--- start of Source ---

November 16, 2017 Phinehas – Dark Flag (Album Review)
In the new age of Metal music, it is easy for bands to get lost in the mesh of things. Phinehas, however, continues to make their mark and stand tall. Formed back in 2001, the California natives are now set to release their brand new album, Dark Flag, on Friday, November 17, 2017 via Solid State Records.
Their fourth overall album, it follows after 2015’s LP Till The End and 2016’s EP Fight Through The Night. A concept piece, Vocalist Sean McCulloch has said that Dark Flag is not a political statement. Setting the tone, he states, “This isn’t a conservative or liberal agenda. Dark Flag is about human rights and how precious and valuable life is.”
Furthermore, Dark Flag also brings upon some change in the world of the band. For one, it will be their first release following Drummer Lee Humarian’s departure. Whether it is unclear if a new drummer is in place, McCulloch, Bassist Bryce Kelley, and Guitarist Daniel Gailey show no signs of letting the lack of a member hold them back. Second, the band signed with label Solid State Records just this year, leaving Artery Recordings after the merge of Red Cord and Victory Records. Just a few bumps in the road, Phinehas have found that determination and hard work will morph any dream into reality.

--- end of Source ---
--- start of Provided records ---

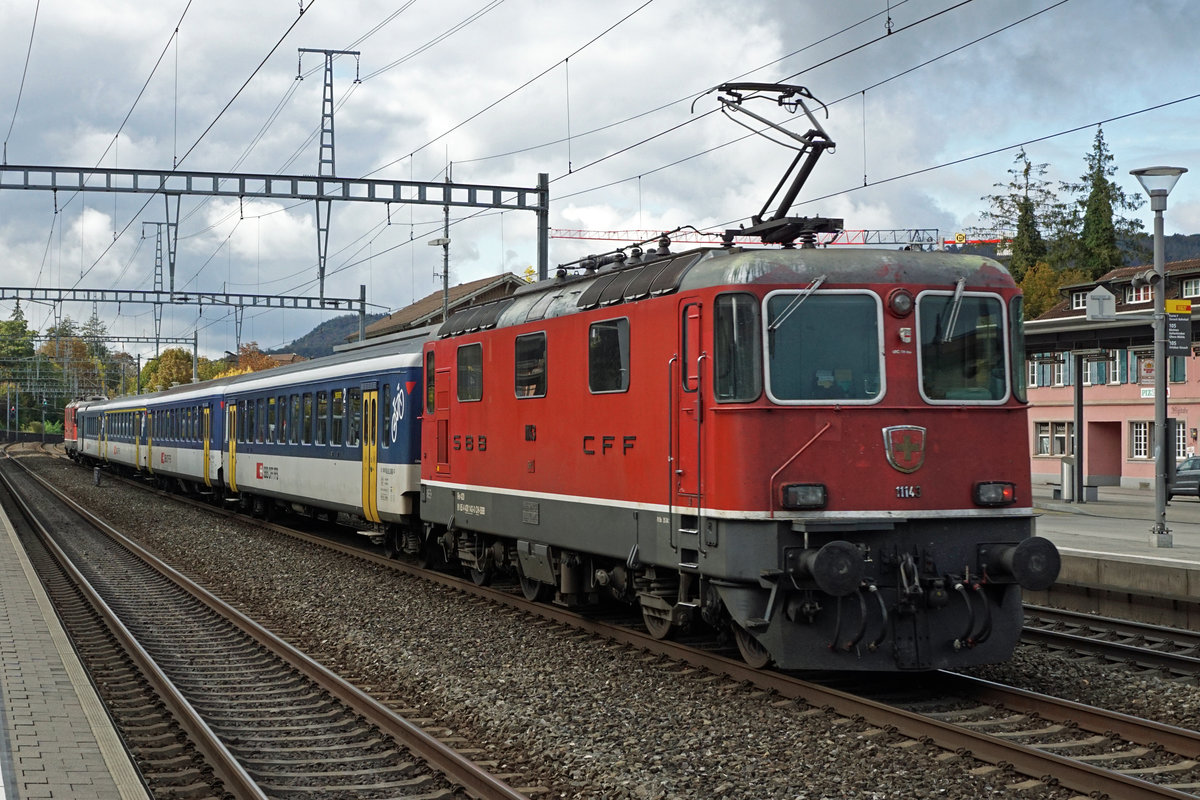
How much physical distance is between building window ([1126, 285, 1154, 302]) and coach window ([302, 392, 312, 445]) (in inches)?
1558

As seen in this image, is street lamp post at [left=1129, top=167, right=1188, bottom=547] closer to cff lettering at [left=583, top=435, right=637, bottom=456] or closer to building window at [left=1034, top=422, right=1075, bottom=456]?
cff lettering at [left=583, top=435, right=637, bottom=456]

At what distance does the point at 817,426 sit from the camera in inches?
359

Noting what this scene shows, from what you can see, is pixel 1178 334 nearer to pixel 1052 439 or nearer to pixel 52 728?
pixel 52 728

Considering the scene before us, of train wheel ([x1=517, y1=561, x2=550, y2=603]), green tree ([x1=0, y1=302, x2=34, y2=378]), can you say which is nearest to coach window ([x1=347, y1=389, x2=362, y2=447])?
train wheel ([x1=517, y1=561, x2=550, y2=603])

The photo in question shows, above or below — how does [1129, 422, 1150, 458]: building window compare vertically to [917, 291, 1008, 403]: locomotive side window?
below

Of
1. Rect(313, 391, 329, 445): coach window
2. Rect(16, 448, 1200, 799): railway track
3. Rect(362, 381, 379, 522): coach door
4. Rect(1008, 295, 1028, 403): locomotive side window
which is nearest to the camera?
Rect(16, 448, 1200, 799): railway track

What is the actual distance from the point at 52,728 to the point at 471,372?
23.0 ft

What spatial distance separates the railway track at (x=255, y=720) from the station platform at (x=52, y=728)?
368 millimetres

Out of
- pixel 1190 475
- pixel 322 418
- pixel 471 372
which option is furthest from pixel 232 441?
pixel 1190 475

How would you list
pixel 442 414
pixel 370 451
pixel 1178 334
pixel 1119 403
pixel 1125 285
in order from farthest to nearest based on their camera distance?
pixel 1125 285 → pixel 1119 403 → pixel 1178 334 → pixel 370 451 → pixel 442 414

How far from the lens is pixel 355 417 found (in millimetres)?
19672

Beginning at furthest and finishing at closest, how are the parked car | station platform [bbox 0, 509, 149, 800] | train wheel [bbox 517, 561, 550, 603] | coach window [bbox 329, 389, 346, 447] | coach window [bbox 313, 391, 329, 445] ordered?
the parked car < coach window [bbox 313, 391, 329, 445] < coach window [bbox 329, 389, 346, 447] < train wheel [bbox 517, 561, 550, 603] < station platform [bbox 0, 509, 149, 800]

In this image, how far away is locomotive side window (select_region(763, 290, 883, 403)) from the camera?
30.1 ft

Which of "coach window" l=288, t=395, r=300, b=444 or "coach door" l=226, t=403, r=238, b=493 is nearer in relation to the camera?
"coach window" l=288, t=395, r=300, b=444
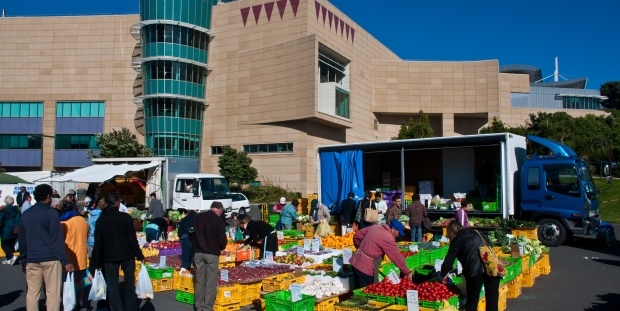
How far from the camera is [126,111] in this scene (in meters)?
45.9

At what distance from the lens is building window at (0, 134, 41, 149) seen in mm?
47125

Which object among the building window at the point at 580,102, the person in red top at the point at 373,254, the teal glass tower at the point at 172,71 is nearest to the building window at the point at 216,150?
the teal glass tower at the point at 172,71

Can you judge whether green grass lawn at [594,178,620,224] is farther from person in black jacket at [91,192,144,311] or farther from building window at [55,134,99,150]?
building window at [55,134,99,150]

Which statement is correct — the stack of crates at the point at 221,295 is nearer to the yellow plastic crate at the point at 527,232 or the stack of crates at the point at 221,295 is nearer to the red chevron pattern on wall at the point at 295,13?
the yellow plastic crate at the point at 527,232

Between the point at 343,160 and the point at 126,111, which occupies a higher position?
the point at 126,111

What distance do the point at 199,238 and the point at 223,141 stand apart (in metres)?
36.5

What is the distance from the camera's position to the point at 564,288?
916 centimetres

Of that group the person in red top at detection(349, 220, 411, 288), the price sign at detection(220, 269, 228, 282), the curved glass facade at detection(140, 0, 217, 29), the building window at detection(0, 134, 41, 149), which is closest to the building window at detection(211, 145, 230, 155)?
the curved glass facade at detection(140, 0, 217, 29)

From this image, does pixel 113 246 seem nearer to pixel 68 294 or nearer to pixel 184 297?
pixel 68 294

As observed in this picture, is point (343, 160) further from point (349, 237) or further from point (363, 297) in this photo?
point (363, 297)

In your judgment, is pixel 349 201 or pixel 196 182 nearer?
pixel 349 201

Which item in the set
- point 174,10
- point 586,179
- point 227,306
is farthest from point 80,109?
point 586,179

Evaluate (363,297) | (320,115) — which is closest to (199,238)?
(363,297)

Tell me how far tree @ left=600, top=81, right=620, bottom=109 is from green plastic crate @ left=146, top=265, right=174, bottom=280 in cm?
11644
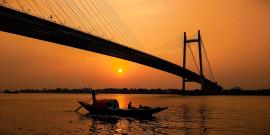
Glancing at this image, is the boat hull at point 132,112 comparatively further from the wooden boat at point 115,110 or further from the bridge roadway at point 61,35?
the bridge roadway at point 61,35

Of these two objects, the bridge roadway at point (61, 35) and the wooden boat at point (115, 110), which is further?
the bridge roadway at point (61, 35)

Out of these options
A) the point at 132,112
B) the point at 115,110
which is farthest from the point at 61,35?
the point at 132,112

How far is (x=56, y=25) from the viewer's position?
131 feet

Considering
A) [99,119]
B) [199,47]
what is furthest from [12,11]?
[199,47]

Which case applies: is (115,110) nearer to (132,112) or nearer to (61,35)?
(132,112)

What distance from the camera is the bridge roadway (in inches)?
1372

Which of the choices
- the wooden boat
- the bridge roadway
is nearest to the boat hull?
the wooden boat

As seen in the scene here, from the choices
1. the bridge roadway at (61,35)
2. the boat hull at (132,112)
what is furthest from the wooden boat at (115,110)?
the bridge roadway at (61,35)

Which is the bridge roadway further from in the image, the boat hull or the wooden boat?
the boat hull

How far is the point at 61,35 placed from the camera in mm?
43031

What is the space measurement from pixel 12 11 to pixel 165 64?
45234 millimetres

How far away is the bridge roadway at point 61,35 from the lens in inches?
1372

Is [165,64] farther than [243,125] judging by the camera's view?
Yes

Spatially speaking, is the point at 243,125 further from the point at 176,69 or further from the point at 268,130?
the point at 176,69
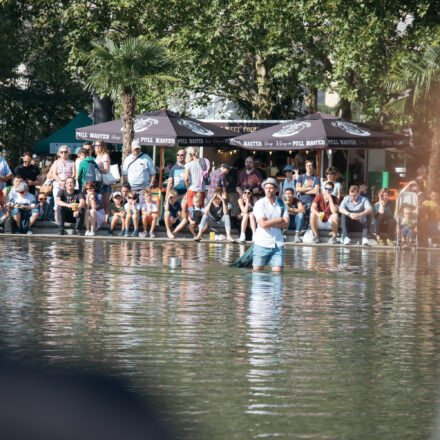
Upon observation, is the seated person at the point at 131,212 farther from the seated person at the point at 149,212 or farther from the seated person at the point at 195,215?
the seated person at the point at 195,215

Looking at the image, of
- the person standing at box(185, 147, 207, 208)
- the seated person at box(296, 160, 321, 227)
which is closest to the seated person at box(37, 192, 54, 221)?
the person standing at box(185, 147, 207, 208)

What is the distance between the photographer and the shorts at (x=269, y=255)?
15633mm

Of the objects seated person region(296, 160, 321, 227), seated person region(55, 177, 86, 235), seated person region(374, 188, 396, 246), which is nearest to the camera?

--- end of Provided records ---
--- start of Provided records ---

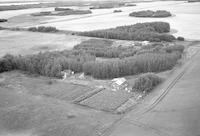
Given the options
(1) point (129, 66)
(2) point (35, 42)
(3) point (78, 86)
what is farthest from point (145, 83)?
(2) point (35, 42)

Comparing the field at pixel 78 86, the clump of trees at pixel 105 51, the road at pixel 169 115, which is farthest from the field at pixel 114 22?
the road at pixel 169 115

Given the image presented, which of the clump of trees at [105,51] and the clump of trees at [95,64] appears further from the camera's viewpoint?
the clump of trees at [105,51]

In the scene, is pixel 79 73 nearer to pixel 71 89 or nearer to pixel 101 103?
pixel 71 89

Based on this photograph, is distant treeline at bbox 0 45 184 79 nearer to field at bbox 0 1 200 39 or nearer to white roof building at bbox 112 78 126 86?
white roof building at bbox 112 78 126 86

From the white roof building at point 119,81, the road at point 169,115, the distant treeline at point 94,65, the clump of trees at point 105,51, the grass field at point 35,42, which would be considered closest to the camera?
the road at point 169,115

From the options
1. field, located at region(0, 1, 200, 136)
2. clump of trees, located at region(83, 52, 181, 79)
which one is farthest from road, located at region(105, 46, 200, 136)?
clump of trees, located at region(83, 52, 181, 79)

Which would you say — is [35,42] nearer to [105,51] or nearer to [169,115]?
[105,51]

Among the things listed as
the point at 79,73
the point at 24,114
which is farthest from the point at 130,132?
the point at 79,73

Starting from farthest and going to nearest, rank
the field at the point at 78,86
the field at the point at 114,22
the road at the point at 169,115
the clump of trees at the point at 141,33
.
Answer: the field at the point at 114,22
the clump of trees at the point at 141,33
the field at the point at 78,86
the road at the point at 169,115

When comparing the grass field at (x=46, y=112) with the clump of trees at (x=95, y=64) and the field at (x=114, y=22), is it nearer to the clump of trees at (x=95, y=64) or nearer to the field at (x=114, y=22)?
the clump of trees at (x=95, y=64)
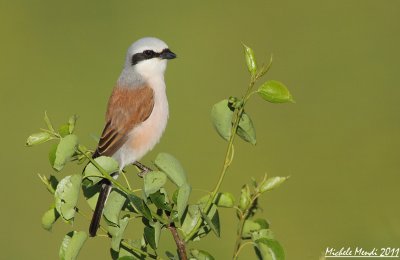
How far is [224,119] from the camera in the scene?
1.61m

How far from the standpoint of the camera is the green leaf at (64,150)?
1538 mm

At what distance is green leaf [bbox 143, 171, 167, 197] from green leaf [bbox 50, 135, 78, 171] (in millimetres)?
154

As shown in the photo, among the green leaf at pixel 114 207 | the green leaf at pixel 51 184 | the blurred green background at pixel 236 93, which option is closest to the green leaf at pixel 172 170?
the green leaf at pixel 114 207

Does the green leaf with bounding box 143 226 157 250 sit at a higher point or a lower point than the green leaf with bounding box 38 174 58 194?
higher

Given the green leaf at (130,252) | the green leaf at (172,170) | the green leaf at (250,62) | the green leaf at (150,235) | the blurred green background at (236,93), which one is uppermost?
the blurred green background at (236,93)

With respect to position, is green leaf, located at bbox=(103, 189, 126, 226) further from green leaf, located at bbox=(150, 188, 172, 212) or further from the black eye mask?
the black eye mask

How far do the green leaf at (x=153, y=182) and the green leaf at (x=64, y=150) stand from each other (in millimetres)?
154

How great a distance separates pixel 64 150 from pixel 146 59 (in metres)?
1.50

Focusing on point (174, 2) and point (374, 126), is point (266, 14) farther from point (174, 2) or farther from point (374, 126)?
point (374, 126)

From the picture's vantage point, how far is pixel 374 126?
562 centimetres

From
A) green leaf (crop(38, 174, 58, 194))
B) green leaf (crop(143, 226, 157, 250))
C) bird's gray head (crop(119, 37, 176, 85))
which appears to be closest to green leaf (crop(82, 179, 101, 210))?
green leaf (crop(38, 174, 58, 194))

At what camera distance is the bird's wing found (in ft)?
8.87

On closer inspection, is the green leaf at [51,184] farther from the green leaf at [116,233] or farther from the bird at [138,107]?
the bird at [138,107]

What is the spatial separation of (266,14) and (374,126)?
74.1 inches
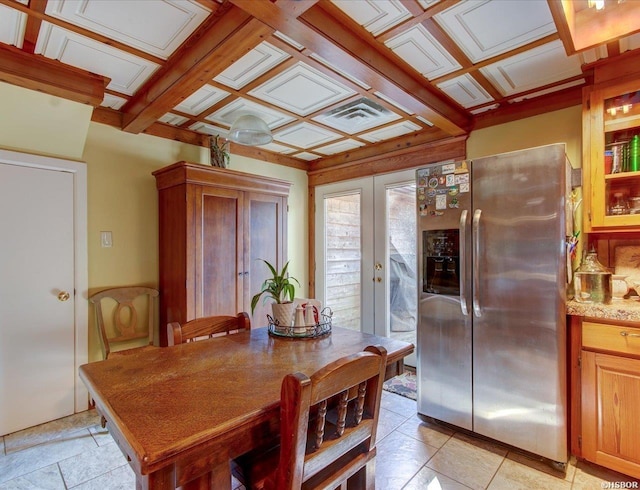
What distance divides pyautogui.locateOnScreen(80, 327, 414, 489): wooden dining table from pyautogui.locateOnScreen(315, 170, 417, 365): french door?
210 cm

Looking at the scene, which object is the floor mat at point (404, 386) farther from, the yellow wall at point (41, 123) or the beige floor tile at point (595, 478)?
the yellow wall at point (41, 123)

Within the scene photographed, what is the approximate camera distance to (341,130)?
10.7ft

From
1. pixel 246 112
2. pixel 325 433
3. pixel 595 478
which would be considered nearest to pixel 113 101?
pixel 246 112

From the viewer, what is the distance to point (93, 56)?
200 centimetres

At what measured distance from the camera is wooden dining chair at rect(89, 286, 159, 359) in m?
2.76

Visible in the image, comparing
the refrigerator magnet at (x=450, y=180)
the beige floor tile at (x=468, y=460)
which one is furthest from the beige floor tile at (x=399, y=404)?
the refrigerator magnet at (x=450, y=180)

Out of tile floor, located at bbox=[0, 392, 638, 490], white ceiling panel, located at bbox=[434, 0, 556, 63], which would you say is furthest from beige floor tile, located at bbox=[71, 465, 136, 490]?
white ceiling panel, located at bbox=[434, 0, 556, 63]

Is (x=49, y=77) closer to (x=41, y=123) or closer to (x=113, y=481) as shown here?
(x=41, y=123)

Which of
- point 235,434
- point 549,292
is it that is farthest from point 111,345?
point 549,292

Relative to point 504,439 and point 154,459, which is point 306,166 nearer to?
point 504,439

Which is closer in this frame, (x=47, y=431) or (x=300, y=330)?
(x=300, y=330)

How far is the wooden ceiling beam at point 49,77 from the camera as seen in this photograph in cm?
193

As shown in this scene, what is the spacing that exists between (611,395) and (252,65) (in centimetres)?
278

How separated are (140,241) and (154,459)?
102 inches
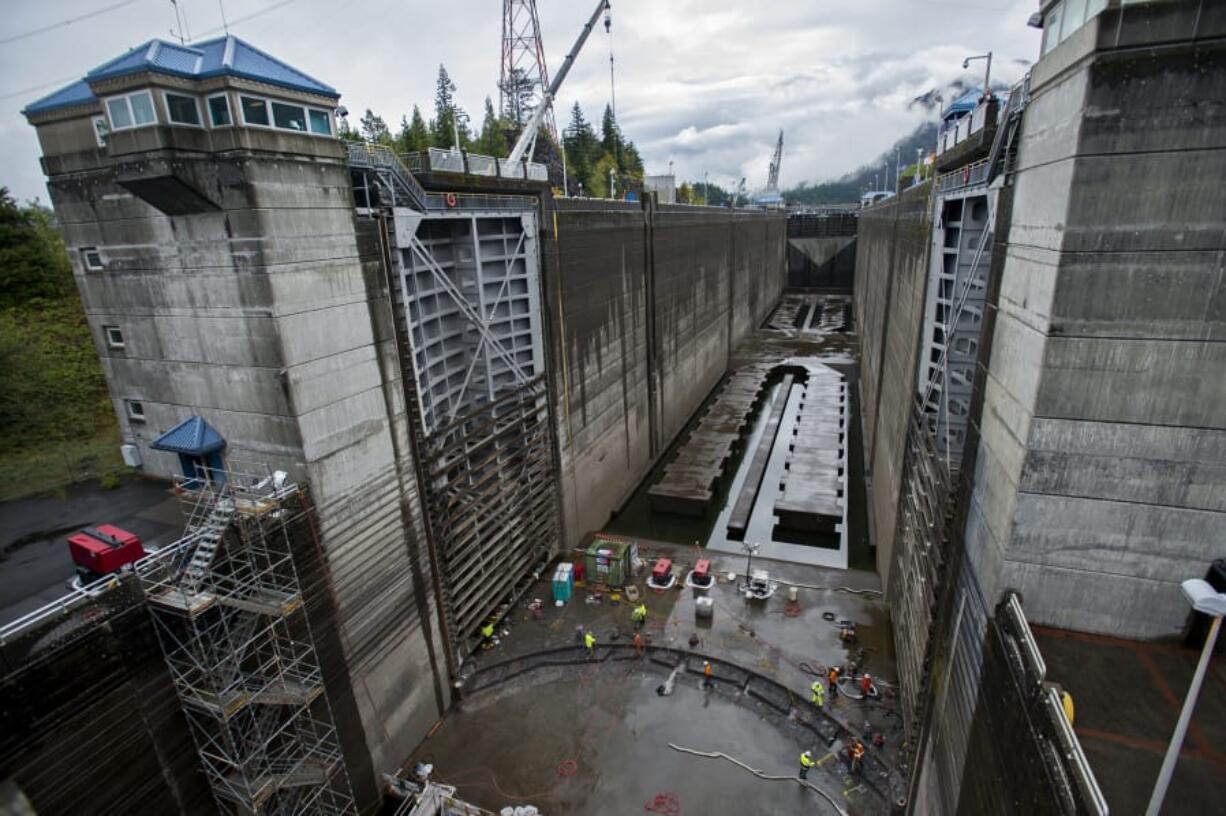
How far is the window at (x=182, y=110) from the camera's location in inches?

--- end of Provided records ---

• Task to complete: Write the next part of the review of the Phinehas album Dark Flag, picking up after its last sentence.

• Written response:
Twelve songs in total, the album begins with the title-track, which has played lead single since September. A hyperactive guitar solo swirls against drum blasts from the get-go. The headbanging track builds up great anticipation musically, as McCulloch fully charges into the perfect balance of screaming and singing. Next, “Burning Bright” carries the same tone and pace from “Dark Flag.” Lyrically, this track is possibly the sweetest Metal song to ever exist and hold some sort of nostalgic feeling.
Speaking of lyrics, Phinehas has grown in this department greatly, over the years finding their voice. This is evident on “Break The Earth,” which rings in with white noise filling the silence, as the vocals seem hindered in the background. There is a soft, Country-sounding influence before the song explodes in screams a half minute in. Carrying a wholesome feeling without being overloaded sensory-wise, the bass adds a nice touch to the perfectly contemplated drum line as the singer aims to move mountains.
While it is hard to imagine, “I Saw the Bombs Fall” is not a political statement, the reality check holds truth nonetheless. Though some may disagree that the nation has turned smothered in offense and hatred, or so the media portrays with tragedies constantly surfacing the airwaves, the track is a reflection of the progress of the world. The bold statement starts with a mid-paced tempo with tingling guitar licks before exploding as McCulloch sings, “I woke from a nightmare.” Drum rolls like rounds of gun blasts, and it is hard to deny the listener’s heart sinking as the frontman cries, “We lost our chance to rewrite history.”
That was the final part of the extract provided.